## Jobs
**a.** Which sentences in the passage on causal graphs and configurable process models contain a form of the word "assume"? Quote each one.
**b.** Can you reproduce, word for word, the part of the passage on causal graphs and configurable process models starting at "Causal Graph. A" and ending at "that \(C_L\) is connected."?

## Supplied text
**********

Causal Graph. A causal graph \(C_L=(A_L,E_L)\) constructed from an event log L is a graph showing the causal relations between the log activities. Most process mining algorithms build such a graph in a preprocessing step by scanning the event log to see how many times an activity \(a_1\) is followed by another activity \(a_2\). If this occurs above a certain threshold, then it is assumed that \(a_1\) causally precedes \(a_2\) (i.e. \((a_1,a_2) \in E_L)\). The selection of an appropriate threshold is out of scope of this paper. In this work, we assume that \(C_L\) is constructed using an existing algorithm. We also assume that \(C_L\) is connected.

Configurable Process Models. Configurable process models allow to explicitly represent the common and different parts in one customizable process model. They need to be configured to specific requirements by (de)selecting (ir)relevant parts. The essence of configuration can be captured in terms of two operators, hiding and blocking [10]. Hiding an activity corresponds to skipping it. In other words, the activity is either removed or renamed to a silent step. Blocking an activity corresponds to disabling it, i.e. the path from the activity cannot be taken anymore. There exist several extensions to existing process modeling notations. They all share the same configuration basis but differ according to the language notation. In this work, we use Petri nets as a process modeling notation since a great number of the process mining techniques assume or generate Petri nets. However the results are not restricted to this notation.

**********

## Provided data
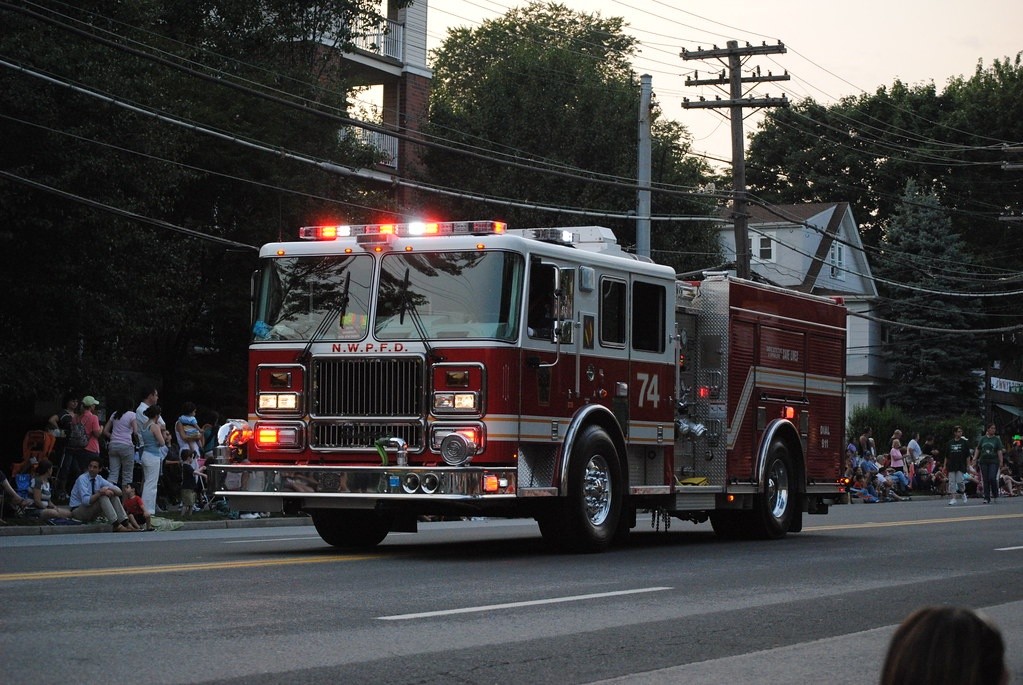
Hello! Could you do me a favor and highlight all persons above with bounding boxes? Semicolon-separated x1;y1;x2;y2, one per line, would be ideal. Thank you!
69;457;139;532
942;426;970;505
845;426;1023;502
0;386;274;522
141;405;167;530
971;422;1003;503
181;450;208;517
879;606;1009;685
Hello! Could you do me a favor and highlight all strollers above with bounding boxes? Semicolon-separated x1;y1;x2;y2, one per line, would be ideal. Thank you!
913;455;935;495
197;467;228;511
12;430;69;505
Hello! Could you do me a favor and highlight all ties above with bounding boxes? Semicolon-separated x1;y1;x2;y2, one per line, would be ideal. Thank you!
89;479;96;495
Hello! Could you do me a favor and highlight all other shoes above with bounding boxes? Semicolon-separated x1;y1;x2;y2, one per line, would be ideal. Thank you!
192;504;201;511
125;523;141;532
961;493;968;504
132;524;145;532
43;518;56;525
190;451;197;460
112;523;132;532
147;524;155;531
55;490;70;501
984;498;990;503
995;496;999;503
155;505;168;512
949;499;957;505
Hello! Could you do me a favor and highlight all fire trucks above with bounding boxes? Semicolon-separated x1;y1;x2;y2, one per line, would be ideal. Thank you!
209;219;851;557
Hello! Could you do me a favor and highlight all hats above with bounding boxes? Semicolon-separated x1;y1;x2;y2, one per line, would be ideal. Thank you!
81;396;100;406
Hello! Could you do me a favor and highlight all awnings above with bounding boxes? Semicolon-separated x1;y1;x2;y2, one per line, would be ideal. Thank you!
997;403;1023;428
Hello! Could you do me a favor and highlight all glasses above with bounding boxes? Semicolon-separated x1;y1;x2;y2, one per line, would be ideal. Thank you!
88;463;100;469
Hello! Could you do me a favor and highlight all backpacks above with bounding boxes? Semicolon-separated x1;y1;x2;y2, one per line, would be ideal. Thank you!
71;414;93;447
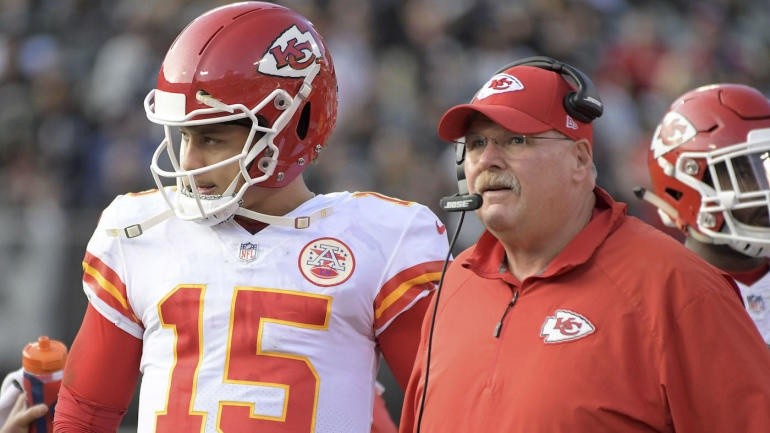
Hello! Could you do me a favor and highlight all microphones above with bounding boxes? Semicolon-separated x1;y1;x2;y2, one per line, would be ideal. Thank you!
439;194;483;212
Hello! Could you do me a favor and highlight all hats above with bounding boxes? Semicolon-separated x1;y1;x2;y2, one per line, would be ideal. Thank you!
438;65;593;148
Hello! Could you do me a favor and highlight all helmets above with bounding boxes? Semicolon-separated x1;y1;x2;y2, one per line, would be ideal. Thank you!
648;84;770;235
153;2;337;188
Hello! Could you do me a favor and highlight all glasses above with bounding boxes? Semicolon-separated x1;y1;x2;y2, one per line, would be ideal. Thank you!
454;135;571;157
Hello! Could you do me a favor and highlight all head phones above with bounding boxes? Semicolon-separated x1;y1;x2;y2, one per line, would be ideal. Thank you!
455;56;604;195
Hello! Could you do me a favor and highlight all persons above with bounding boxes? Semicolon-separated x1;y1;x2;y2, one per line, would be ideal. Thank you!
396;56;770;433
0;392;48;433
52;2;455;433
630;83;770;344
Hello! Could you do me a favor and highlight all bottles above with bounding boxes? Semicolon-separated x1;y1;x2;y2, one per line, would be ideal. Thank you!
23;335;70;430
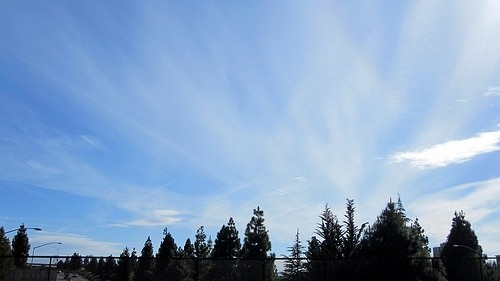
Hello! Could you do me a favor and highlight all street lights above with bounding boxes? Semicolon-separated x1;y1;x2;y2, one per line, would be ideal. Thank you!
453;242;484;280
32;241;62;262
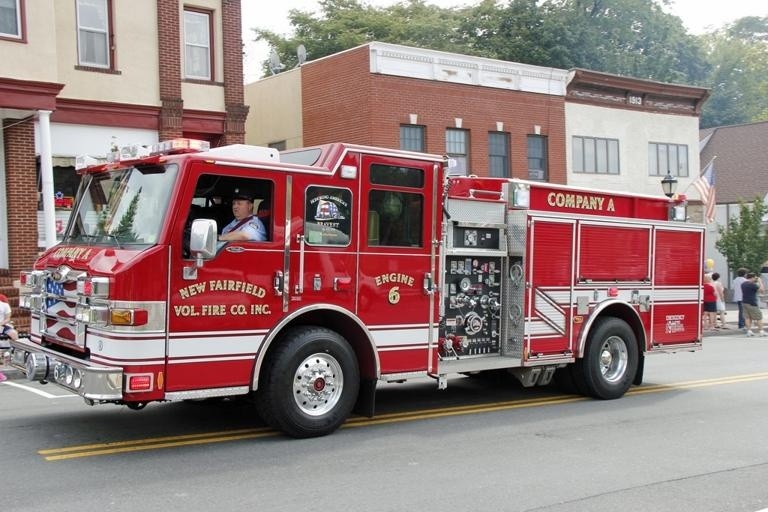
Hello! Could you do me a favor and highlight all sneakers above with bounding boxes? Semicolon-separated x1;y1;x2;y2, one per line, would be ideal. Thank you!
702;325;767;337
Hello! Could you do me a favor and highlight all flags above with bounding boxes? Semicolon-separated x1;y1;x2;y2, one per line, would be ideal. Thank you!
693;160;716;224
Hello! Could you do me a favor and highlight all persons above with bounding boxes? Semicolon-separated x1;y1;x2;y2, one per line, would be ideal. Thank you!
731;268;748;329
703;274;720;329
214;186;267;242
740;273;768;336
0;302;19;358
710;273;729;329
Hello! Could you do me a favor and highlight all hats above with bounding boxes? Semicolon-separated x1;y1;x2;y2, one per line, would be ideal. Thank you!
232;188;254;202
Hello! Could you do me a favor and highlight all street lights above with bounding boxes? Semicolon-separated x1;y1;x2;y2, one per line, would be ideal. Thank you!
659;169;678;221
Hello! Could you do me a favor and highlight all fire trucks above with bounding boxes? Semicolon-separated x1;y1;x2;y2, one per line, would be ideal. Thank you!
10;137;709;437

**********

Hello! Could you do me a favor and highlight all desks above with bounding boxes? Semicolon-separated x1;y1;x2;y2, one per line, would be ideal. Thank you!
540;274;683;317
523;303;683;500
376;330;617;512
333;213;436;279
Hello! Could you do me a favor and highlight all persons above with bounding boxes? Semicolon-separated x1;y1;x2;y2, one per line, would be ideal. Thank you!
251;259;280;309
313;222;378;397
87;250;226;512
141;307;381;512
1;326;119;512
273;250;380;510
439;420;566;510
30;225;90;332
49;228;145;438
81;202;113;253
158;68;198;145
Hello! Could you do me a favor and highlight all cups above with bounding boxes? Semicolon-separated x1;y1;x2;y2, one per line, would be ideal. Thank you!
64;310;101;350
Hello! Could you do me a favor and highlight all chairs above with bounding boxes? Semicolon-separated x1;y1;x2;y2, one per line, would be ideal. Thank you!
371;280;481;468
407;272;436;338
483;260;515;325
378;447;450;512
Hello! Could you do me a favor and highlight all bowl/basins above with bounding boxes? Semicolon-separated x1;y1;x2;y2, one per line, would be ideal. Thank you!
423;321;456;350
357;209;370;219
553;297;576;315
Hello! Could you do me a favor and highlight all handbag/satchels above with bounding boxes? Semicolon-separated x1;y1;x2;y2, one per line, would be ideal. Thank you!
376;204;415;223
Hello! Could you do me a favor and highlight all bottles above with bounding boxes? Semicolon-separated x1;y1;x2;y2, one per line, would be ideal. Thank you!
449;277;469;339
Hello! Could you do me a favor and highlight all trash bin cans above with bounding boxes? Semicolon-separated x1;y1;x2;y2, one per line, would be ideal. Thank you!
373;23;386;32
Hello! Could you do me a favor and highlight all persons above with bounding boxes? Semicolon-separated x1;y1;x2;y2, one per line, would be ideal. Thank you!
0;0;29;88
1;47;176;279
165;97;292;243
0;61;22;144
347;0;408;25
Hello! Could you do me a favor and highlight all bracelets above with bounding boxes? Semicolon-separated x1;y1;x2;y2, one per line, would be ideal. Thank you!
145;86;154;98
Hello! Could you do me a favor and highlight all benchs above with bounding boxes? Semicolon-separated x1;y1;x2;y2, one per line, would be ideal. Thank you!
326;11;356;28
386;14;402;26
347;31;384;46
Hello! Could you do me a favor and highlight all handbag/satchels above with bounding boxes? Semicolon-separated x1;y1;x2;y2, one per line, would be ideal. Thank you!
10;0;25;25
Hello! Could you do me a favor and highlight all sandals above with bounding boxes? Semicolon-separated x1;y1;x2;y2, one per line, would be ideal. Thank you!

**********

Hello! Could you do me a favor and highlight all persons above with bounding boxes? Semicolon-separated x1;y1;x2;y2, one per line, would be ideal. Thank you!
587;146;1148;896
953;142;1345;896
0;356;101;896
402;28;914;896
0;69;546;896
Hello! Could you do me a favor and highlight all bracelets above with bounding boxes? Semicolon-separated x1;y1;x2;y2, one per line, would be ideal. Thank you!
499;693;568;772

**********

## Answers for this exercise
**a.**
- If this occurs above a certain threshold, then it is assumed that \(a_1\) causally precedes \(a_2\) (i.e. \((a_1,a_2) \in E_L)\).
- In this work, we assume that \(C_L\) is constructed using an existing algorithm.
- We also assume that \(C_L\) is connected.
- In this work, we use Petri nets as a process modeling notation since a great number of the process mining techniques assume or generate Petri nets.

**b.**
Causal Graph. A causal graph \(C_L=(A_L,E_L)\) constructed from an event log L is a graph showing the causal relations between the log activities. Most process mining algorithms build such a graph in a preprocessing step by scanning the event log to see how many times an activity \(a_1\) is followed by another activity \(a_2\). If this occurs above a certain threshold, then it is assumed that \(a_1\) causally precedes \(a_2\) (i.e. \((a_1,a_2) \in E_L)\). The selection of an appropriate threshold is out of scope of this paper. In this work, we assume that \(C_L\) is constructed using an existing algorithm. We also assume that \(C_L\) is connected.